Tomorrow should be latest day to get the medication, and just to let you all know, I've been determined to give her antibiotics! 

Larry has also sent some meds by normal mail, so we'll see what is the quickest!

Thanks to you all, once again... I'll let you know tomorrow what's happening! 

*extremely stressful two days*

Jo


----------



## ippychick (Sep 19, 2007)

Charis said:


> ippychick,
> In reading back through the thread, I noticed that you have bayrtil for Vivi but haven't used it yet. Please do...............................


Hi Charis!

No, I haven't had any Baytril before~ if I have written that, then it must have been an honest accident?! 

I wrote another post about the current situation (it was for everybody, so also for you).

Vivi will get Baytril (antibiotics), there's no doubt about that anymore. I probably should have done it immediately after finding her, but as I started to try all the other things, and as she also got in such good condition! I thought she was heading for a full recovery. Well, can't make it different anymore, so better not kick myself too much.

Thanks again~ I'll post more soon...

Jo & Vivi


----------



## ippychick (Sep 19, 2007)

pdpbison said:


> Sorry I had missed your post replying to my poop questions - 'Spinach Dip' and so on... As for me, I have come to suspect some sort of Virus to be associated with streaky Urates in Spinach Dip looking poops............


Hi Phil,

Thanks again.

Larry has sent me some meds a few days ago, plus I've been waiting for the vet to call me since Tuesday morning (see above the other post about that). All the online shops that sell Baytril acquire a prescription, so that's no help either. 
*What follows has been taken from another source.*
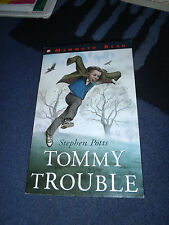 Tommy Trouble by Stephen Potts. A Mammoth read. Short novels for fluent readers.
I think the antibiotics/Baytril is the best shot now~ whatever the cause is. And yeah, there's nothing to lose, like you said.

It's just strange, that since Vivi was found she has improved and done so well! I thought she was heading for a full recovery~ that's how great she was doing! It was only that other leg, but even that has been _much better_ lately!

I even got afraid the new liquid calcium & grit had something to do with this sudden change, as I gave it to her in matter of hours when she also got 'strange'. But, I guess it was simply a coincidence... 

I have become so emotionally focused on getting her well and keeping her happy, that it is extremely devastating to see her change like this. 

The meds is the best option now.

Take care! 

(More soon...)

Jo


----------



## Aias (Nov 9, 2006)

oh i am so sorry that vivi is not feeling well, i hope that you get the baytril soon, and if you think that vivi is not feeling well then make sure that is kept in a warm environment. also, for the future using a nail clipper, such as the ones used for cats work really well on pigeon toenails.

baby biko sends positive thoughts:


----------



## ippychick (Sep 19, 2007)

Aias said:


> oh i am so sorry that vivi is not feeling well, i hope that you get the baytril soon..............


Aias,

Ah, how wonderful~ baby Biko is so beautiful! Even just the look in the eyes... Ah!

That really was the sweetest thing, and really needed, THANK YOU so much. Really.

Kiss to baby Biko! His (/her) positive thoughts are well appreciated! (Soon Vivi will be well enough to send some back!)

// Vivi is being kept warm at the moment, and tomorrow I should be (fingers grossed) the day to finally get those meds!! The nails will be clipped soon too (once she's better), with proper clippers.


----------



## ippychick (Sep 19, 2007)

Here are just a few pictures of Vivi from yesterday~ just about an hour before she "got strange"!


----------



## ippychick (Sep 19, 2007)

*::Quick Update::*

*QUICK UPDATE:*

The vet finally called this morning; 

She asked why do I want the antibiotics. I explained to her, and as she sounded slightly reluctant I even read some parts for her from a pigeon book (relating symptoms of Salmonelloses). I also told that pigeon experts (meaning all of you) have recommended antibiotics for a long time already.

The vet said "you can't just give them if you _suspect_ the bird to have something"~ which after I gave my best-ever-convince-speech; she still wanted to talk to someone and promised to call me back.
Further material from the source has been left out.